Implementation Status
The best way to experiment with P2996 today is through Compiler Explorer, which provides an EDG-based build with reflection support. EDG has had the most complete implementation since mid-2023 and tracks paper revisions closely; it is what the P2996 authors use for their own testing.
Bloomberg maintains a Clang fork implementing P2996 with the core ^ operator, most std::meta functions, and template for substantially complete. Work to upstream this into LLVM mainline was ongoing through 2024 and into 2025, with partial support landing in LLVM trunk under experimental flags. GCC has a community-driven implementation that lagged behind the Clang and EDG work. MSVC had not announced a public implementation as of this writing, though Microsoft participates in WG21.
The Compile-Time Cost
template for generates one instantiation per element, linear in the number of members, similar in cost to fold expressions. For large structs, this matters: a type with a hundred members produces a hundred instantiation steps. The key advantage over Boost.Hana is that reflection queries do not create intermediate types. std::meta::info is a single type regardless of what it represents; both the EDG and Clang implementations memoize per-type reflection queries. Early data from the P2996 authors suggests enum-to-string via reflection compiles comparably to optimized X-macro techniques, and considerably faster than recursive template approaches.

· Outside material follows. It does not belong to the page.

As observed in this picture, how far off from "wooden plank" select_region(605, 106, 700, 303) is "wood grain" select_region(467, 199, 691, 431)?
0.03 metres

The constexpr std::vector<std::meta::info> allocations run through the compiler’s constant-expression heap, which adds implementation complexity but is supported by both EDG and the Bloomberg Clang fork. The performance story is meaningfully better than Boost.Hana for large types because the template instantiation count stays low: every reflection query returns the same std::meta::info type, so the compiler’s instantiation machinery sees far fewer distinct types.
What Lands in C++26
P2996 covers introspection of existing entities. The companion paper P3068 extends this with std::meta::define_aggregate, allowing new struct types to be synthesized at compile time from a list of reflected members. This is where struct-of-arrays transformations, proxy type generation, and layout-sensitive code patterns become straightforward. Related papers handle function parameter reflection, member offset queries for bitfield-aware layout work, and expansion statements.
The combination gives C++ something it has not had at the language level: a way to write code that treats the structure of types as data to be computed over, without macros, without external code generators, and without runtime overhead. The value-based model is the reason this works where previous attempts did not. By making std::meta::info a value rather than a type, every normal tool the language provides for manipulating values at compile time, including containers, algorithms, consteval functions, and ordinary control flow, becomes available for reflection work. After decades of workarounds, that is a meaningful change to what the language can express.